I hear you as practitioners in the music industry, in the entertainment industry, I hear you. I also think there’s a deeper way to have this conversation: by trying to confront the root of the problem and not the symptoms. We tend to forget that there are quite a good number of Kenyans who love Kenyan music, who show up for Kenyan shows. Colonization really disrupted our identity as Kenyans. We have a problem with the way we view ourselves. And, for so many years, we have been told that we are less, and we have actually believed it. It’s almost like a collective self-esteem issue.
We need to make it easier for people to discover Kenyan music. What type of platforms do we need? We need to weed out corrupt institutions that are stealing money from artists. I think the conversation should not start from the symptom point, but from the causality.
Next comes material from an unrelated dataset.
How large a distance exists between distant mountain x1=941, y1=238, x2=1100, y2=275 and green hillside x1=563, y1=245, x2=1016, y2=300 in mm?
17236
We need to collectively figure out who we are as Kenyans and Africans by extension. We need to rethink who we were before the disruption that was colonialism. I think we need to remember that huge parts of our archives and history were moved to the UK.
Why in the world were we learning about Hitler and not that there were concentration camps in Kenya? Why were we, for instance, not taught that Kitale started off as a slave town? You know what I mean? When we go back to kind of start finding out who we are, we can understand it. We can heal, and then we can start finding pride in ourselves. But until we fix that, we will always see ourselves as less deserving.
In Our Broken Silence – where you give us graphically disturbing details of what a failed society looks like – did you aspire to provoke some form of robust discussion around sex, sexuality and the consciousness that envelops both?
I co-authored Our Broken Silence with an amazing Kenyan woman called Lanji Ouko-Awori. She’s in the legal space and is really focused on ensuring survivors of gender-based violence get access to justice. When we did the book, our primary goals were: (a) to figure out how victims of SGBV can get access to justice; (b) how do we ensure that victims of SGBV get access to quality psychological intervention; (c) ensure that SGBV survivors have a sense of community; and (d) create awareness and conversation.
Proceeds of the book go to Safe254, Adelle Onyango’s initiative and Lanji’s microfinance fund that facilitates relocation of SGBV survivors and their legal fees.